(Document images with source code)
=== Begin Enclosure ===

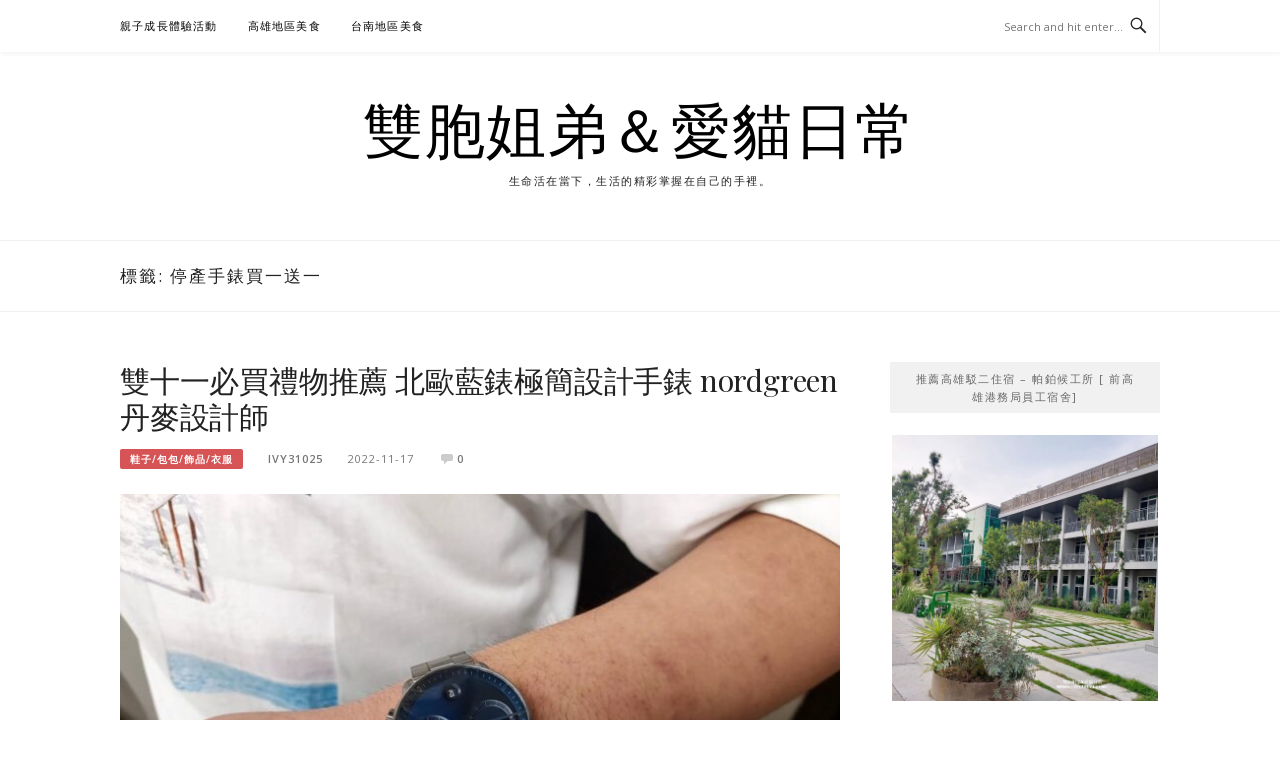

--- FILE ---
content_type: text/html; charset=utf-8
request_url: https://www.google.com/recaptcha/api2/aframe
body_size: 267
content:
<!DOCTYPE HTML><html><head><meta http-equiv="content-type" content="text/html; charset=UTF-8"></head><body><script nonce="5OPtBlUZkSmeHd0cd4F32Q">/** Anti-fraud and anti-abuse applications only. See google.com/recaptcha */ try{var clients={'sodar':'https://pagead2.googlesyndication.com/pagead/sodar?'};window.addEventListener("message",function(a){try{if(a.source===window.parent){var b=JSON.parse(a.data);var c=clients[b['id']];if(c){var d=document.createElement('img');d.src=c+b['params']+'&rc='+(localStorage.getItem("rc::a")?sessionStorage.getItem("rc::b"):"");window.document.body.appendChild(d);sessionStorage.setItem("rc::e",parseInt(sessionStorage.getItem("rc::e")||0)+1);localStorage.setItem("rc::h",'1768630568847');}}}catch(b){}});window.parent.postMessage("_grecaptcha_ready", "*");}catch(b){}</script></body></html>

--- FILE ---
content_type: text/html; charset=UTF-8
request_url: https://auto-load-balancer.likr.tw/api/get_client_ip.php
body_size: -135
content:
"13.58.210.230"

--- FILE ---
content_type: text/html; charset=utf-8
request_url: https://www.google.com/recaptcha/api2/aframe
body_size: -249
content:
<!DOCTYPE HTML><html><head><meta http-equiv="content-type" content="text/html; charset=UTF-8"></head><body><script nonce="j7shl26mt7KirWiOSxz5HA">/** Anti-fraud and anti-abuse applications only. See google.com/recaptcha */ try{var clients={'sodar':'https://pagead2.googlesyndication.com/pagead/sodar?'};window.addEventListener("message",function(a){try{if(a.source===window.parent){var b=JSON.parse(a.data);var c=clients[b['id']];if(c){var d=document.createElement('img');d.src=c+b['params']+'&rc='+(localStorage.getItem("rc::a")?sessionStorage.getItem("rc::b"):"");window.document.body.appendChild(d);sessionStorage.setItem("rc::e",parseInt(sessionStorage.getItem("rc::e")||0)+1);localStorage.setItem("rc::h",'1768630573873');}}}catch(b){}});window.parent.postMessage("_grecaptcha_ready", "*");}catch(b){}</script></body></html>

=== End Enclosure ===

--- AIM OF THE EXERCISE ---
In your copy of the records above, include every line exactly but no pictures.

--- SOLUTION FOR THIS EXERCISE ---
--- FILE ---
content_type: text/html; charset=utf-8
request_url: https://www.google.com/recaptcha/api2/aframe
body_size: 267
content:
<!DOCTYPE HTML><html><head><meta http-equiv="content-type" content="text/html; charset=UTF-8"></head><body><script nonce="5OPtBlUZkSmeHd0cd4F32Q">/** Anti-fraud and anti-abuse applications only. See google.com/recaptcha */ try{var clients={'sodar':'https://pagead2.googlesyndication.com/pagead/sodar?'};window.addEventListener("message",function(a){try{if(a.source===window.parent){var b=JSON.parse(a.data);var c=clients[b['id']];if(c){var d=document.createElement('img');d.src=c+b['params']+'&rc='+(localStorage.getItem("rc::a")?sessionStorage.getItem("rc::b"):"");window.document.body.appendChild(d);sessionStorage.setItem("rc::e",parseInt(sessionStorage.getItem("rc::e")||0)+1);localStorage.setItem("rc::h",'1768630568847');}}}catch(b){}});window.parent.postMessage("_grecaptcha_ready", "*");}catch(b){}</script></body></html>

--- FILE ---
content_type: text/html; charset=UTF-8
request_url: https://auto-load-balancer.likr.tw/api/get_client_ip.php
body_size: -135
content:
"13.58.210.230"

--- FILE ---
content_type: text/html; charset=utf-8
request_url: https://www.google.com/recaptcha/api2/aframe
body_size: -249
content:
<!DOCTYPE HTML><html><head><meta http-equiv="content-type" content="text/html; charset=UTF-8"></head><body><script nonce="j7shl26mt7KirWiOSxz5HA">/** Anti-fraud and anti-abuse applications only. See google.com/recaptcha */ try{var clients={'sodar':'https://pagead2.googlesyndication.com/pagead/sodar?'};window.addEventListener("message",function(a){try{if(a.source===window.parent){var b=JSON.parse(a.data);var c=clients[b['id']];if(c){var d=document.createElement('img');d.src=c+b['params']+'&rc='+(localStorage.getItem("rc::a")?sessionStorage.getItem("rc::b"):"");window.document.body.appendChild(d);sessionStorage.setItem("rc::e",parseInt(sessionStorage.getItem("rc::e")||0)+1);localStorage.setItem("rc::h",'1768630573873');}}}catch(b){}});window.parent.postMessage("_grecaptcha_ready", "*");}catch(b){}</script></body></html>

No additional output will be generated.